This is the unofficial Node.js client for ParseHub, a platform for scraping websites and creating APIs out of the extracted data.
npm install parsehub --save
Require the module and initialize an instance using your ParseHub API key.
var ParseHub = require('parsehub'),
var api = new ParseHub(yourApiKey);
Return a list of all jobs belonging to you
api.getAllJobs(function(err, jobs)
{
console.log(jobs);
});
api.getAllJobs({ include_last_run: true }, function(err, jobs)
{
console.log(jobs);
});
Parameters
- include_last_run (Optional) - If set to anything other than '0', each job object in the result includes a last_run property containing the run object for the last run that was initiated for this job. If no runs have been initiated for the job, the last_run property is not included. Defaults to '0'.
On success, returns an object with
- scrapejobs - A list of all your job objects. Each job object may have an additional last_run property, depending on the include_last_run parameter.
Delete an existing job
api.deleteJob({ token: 'your_token' }, function(err, deletedJobToken)
{
console.log(deletedJobToken);
});
Parameters
- token - The token of the job you'd like to delete
On success, returns an object with
- token - The token of the job that was deleted
Run an instance of a job that was previously created
api.runJob({ token: 'your_token' }, function(err, runToken)
{
console.log(runToken);
});
Parameters
- token - The token of the job you'd like to run
- start_url (Optional) - Run the job starting at this url rather than on the default starting url for the job
- start_value_override (Optional) - Override the starting JSON value of the global scope. This can be used to pass parameters to your run. For example, you may pass {'query': 'San Francisco'} in order to use the query in an expression somewhere in your job.

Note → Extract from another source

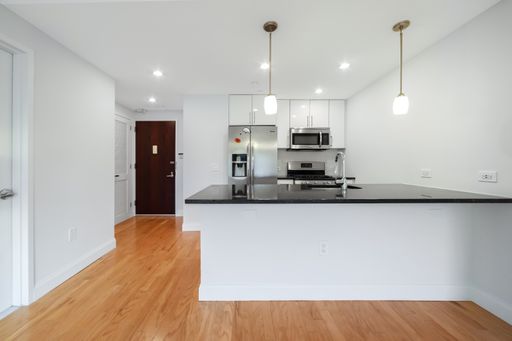 2/Bedroom 1/Bathroom - Best NYC Commute – photo 1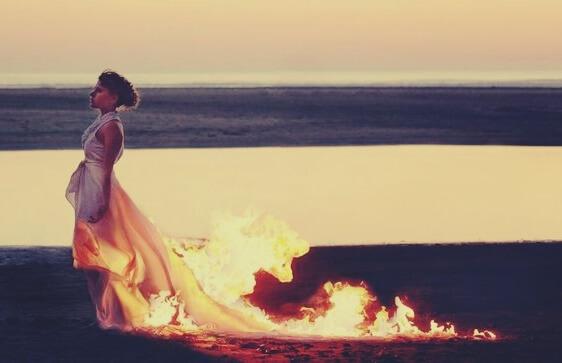 Mulher com vestido pegando fogo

On success, returns an object with
- run_token - The unique identifier of the run that was created
Return the status of a single run of one of your jobs
api.getRunStatus({ run_token: 'your_token' }, function(err, run)
{
console.log(run);
});
Parameters
- run_token - The unique identifier of the run that you'd like to get the status of
On success, returns an object with
- run - The run object corresponding to the run_token provided
Return a list of all runs of one of your jobs
api.getStatus({ token: 'your_token' }, function(err, runList)
{
console.log(runList);
});
Parameters
- token - The unique identifier of the job that you'd like to get the status of
On success, returns an object with
- runList - A list of all run objects corresponding to this job.
Cancel a single run
api.cancelRun({ run_token: 'your_token' }, function(err, cancelledRunToken)
{
console.log(cancelledRunToken);
});
Parameters
- run_token The unique identifier of the run you'd like to cancel
On success, returns an object with
- run_token The unique identifier of the run that was cancelled
Get the result of a single run
api.getResults({ run_token: 'your_token' }, function(err, results)
{
console.log(results);
});
Parameters
- run_token - The unique identifier of the run for which you'd like to download the data
- format (Optional) - If set to 'csv', results will be in a CSV format. Otherwise, they will be in a JSON format. Note that results will be zipped in either case unless the 'raw' parameter is set.
- raw (Optional) - If set to anything other than '0', returns a raw json response instead of a zip file containing a json file. Defaults to '0', and cannot be changed for responses which have an uncompressed size > 3 MB. This parameter has not been implemented.
On success, if raw is '0'
- Returns a zip file with a single json file inside it. The json file has the same name as the run_token. Not implemented
On success, if raw is not '0'
- Returns a json response which is the global scope of the run.